- GIVEN TEXT -
Manners: Despite the tipping thing grating on me, mainly for those that I would never tip in normal circumstances and not the lads that genuinely deserved a tip, there was another aspect of the trip that we both found unsettling: being waited on constantly. The people, as a whole, had fantastic manners with only a few exceptions. It was all "Please, sir" this and "Thank you madam" that for the entire trip. Which would be fine, I guess, if you had a house slave. But for us it was a little too much. Just stacking up our dirty dishes and handing them to the waiters seemed to brighten up their day. It was like we were the first white folk to ever come to the island and try to help make their job a little easier. But given that our last hotel had an insane amount of Russians staying at it, who argued over everything on a bill to try get something for free and left without tipping constantly, we most likely were the first white people that came and tried to make things easier for the hard working folk.
Tuc Tuc Guys: If ever I wanted to kill somebody by beating them to death with their own skull it was the tuc tuc (being a little three wheeled death trap on the roads) drivers in our last hotel. Now the lady wife will probably say that I am being too hard on them. They do, after all, have to try and earn a crust. Which is fine. But they are some pushy bastards who just don't take no for an answer. The last hotel had a private beach area out the back, which was great for just chilling in and readying a book under the shade. The tuc tuc guys were not allowed beyond a little stone wall that separated pool area from sand.
A wall that they marched along constantly in an attempt to rope you in.

- RECORDED INFORMATION -
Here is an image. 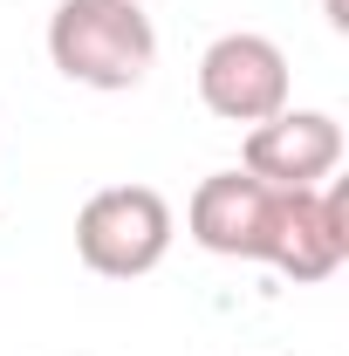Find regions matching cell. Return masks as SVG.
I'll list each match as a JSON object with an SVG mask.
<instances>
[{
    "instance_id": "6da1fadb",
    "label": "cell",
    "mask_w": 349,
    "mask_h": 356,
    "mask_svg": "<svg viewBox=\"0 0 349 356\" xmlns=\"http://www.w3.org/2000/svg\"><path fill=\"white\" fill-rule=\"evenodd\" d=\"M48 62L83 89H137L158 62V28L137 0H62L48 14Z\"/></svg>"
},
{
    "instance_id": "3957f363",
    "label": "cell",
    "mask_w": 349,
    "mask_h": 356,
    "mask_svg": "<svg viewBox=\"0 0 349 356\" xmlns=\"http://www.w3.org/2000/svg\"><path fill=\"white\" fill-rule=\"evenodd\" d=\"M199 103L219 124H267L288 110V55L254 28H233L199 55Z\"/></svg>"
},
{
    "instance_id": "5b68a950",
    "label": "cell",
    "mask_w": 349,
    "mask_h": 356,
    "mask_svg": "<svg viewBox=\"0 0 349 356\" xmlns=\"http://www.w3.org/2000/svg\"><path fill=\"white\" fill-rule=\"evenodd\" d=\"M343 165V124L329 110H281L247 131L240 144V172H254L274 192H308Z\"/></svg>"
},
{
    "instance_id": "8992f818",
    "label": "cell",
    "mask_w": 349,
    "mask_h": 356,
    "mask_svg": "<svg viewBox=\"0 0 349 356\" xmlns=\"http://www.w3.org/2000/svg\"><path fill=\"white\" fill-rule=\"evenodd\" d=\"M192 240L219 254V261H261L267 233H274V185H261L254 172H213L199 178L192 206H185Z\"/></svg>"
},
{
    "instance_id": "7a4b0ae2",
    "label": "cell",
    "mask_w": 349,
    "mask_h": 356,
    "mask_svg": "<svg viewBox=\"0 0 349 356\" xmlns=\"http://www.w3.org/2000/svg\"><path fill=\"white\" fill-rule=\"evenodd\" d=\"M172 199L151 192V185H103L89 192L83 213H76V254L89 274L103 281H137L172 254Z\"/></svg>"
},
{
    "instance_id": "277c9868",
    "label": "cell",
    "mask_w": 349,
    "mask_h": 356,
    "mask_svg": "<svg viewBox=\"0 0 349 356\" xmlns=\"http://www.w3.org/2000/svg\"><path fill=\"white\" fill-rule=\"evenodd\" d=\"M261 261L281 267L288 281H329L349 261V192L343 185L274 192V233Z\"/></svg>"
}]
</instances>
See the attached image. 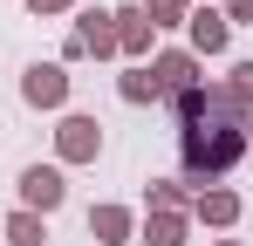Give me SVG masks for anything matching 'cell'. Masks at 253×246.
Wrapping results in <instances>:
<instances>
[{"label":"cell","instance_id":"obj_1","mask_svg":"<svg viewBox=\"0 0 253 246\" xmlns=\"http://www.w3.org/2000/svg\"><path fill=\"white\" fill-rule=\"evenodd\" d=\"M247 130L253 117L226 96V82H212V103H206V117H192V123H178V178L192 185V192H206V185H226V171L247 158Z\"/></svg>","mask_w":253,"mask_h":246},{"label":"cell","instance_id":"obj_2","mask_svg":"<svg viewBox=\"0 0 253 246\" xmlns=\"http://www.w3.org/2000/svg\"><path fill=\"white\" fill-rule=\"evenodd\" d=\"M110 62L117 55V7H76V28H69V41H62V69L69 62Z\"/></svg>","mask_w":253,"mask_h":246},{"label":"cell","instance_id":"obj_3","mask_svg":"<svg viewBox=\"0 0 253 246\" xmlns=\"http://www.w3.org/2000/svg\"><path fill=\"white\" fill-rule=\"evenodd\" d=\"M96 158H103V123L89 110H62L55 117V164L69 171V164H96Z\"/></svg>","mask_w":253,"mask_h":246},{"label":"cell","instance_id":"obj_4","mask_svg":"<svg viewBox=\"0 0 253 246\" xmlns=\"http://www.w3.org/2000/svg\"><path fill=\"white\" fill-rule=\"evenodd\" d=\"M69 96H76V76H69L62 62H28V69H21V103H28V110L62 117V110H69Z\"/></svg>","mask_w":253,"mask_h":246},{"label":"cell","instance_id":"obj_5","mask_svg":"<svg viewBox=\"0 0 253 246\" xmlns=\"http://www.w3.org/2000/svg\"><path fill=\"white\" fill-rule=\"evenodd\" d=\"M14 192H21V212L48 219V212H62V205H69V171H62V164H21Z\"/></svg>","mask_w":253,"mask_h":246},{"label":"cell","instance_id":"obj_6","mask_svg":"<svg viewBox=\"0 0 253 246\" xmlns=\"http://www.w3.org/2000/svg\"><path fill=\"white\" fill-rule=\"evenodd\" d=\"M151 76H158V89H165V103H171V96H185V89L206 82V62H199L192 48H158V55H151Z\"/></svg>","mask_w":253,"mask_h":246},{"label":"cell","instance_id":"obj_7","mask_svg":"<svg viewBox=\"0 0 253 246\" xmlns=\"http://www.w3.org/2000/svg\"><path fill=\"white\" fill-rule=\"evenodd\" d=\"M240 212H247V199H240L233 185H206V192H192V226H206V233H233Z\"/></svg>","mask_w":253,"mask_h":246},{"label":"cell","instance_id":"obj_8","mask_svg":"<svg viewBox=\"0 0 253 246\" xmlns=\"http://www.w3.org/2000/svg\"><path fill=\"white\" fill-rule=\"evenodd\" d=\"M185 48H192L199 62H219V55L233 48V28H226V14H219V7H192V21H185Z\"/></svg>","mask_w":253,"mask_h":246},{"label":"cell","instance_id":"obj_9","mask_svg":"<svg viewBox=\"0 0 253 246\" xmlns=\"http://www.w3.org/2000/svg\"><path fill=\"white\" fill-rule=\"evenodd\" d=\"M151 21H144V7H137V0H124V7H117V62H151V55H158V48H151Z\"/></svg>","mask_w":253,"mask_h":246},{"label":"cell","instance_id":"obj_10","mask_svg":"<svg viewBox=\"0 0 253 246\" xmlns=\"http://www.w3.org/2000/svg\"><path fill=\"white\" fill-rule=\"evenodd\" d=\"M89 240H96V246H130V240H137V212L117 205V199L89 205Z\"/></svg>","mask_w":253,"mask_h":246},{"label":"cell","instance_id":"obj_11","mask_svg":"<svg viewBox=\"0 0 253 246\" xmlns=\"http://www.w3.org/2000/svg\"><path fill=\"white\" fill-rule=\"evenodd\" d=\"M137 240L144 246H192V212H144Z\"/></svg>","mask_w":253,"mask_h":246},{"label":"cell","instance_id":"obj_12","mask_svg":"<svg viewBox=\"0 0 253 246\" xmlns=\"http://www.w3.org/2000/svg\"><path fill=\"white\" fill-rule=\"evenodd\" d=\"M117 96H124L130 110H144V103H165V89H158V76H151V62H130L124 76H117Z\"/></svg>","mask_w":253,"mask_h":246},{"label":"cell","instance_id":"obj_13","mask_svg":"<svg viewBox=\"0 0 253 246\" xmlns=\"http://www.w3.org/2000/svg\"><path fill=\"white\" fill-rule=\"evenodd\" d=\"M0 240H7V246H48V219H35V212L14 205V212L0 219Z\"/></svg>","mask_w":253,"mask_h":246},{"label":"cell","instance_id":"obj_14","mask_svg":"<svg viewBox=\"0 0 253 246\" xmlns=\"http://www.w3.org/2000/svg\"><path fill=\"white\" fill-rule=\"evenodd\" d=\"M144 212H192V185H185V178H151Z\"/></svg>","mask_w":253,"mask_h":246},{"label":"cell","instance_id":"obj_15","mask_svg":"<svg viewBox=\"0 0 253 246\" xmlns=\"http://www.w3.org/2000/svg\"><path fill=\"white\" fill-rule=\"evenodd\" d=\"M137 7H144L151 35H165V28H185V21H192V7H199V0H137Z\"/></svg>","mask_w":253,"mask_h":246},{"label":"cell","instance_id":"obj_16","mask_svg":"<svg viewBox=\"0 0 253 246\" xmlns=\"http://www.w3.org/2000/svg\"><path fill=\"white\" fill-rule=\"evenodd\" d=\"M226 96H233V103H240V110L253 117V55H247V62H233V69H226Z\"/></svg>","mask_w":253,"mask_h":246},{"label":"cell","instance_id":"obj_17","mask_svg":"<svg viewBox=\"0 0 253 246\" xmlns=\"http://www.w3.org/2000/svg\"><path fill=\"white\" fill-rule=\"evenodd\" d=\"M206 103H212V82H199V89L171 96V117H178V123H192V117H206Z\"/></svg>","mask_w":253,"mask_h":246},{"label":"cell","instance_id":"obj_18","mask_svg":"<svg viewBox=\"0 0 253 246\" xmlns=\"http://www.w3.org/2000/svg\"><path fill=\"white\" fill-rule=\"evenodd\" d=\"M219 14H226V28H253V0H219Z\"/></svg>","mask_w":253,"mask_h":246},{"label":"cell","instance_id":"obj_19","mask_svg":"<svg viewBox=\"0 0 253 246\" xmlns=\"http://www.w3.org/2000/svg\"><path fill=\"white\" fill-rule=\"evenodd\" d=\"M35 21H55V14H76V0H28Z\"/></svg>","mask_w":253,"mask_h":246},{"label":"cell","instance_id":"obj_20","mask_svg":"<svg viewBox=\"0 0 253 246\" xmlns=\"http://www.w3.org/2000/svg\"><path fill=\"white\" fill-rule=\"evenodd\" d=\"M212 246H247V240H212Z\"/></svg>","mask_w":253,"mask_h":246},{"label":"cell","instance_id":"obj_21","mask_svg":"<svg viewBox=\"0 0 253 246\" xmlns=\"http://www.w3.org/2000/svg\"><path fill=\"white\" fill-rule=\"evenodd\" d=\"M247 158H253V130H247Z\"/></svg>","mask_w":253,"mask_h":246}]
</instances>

- THE TASKS -
A. Answer these from the travel account:
(i) What simple action by the writer and companion seemed to brighten the waiters' day?
(ii) Which guests at the last hotel argued over bills and left without tipping?
(iii) What separated the pool area from the sand at the last hotel?
B. Name every feature of the last hotel's grounds that the travel account mentions.
C. Copy the stretch of the travel account from "Tuc Tuc Guys: If" through "rope you in.".
The listing is separate material, unrelated to the travel account.

- SOLUTIONS IN ORDER -
A.
(i) Stacking up their dirty dishes and handing them to the waiters.
(ii) Russians.
(iii) A little stone wall.

B.
- A private beach area out the back
- The pool area
- The sand
- A little stone wall

C.
Tuc Tuc Guys: If ever I wanted to kill somebody by beating them to death with their own skull it was the tuc tuc (being a little three wheeled death trap on the roads) drivers in our last hotel. Now the lady wife will probably say that I am being too hard on them. They do, after all, have to try and earn a crust. Which is fine. But they are some pushy bastards who just don't take no for an answer. The last hotel had a private beach area out the back, which was great for just chilling in and readying a book under the shade. The tuc tuc guys were not allowed beyond a little stone wall that separated pool area from sand.
A wall that they marched along constantly in an attempt to rope you in.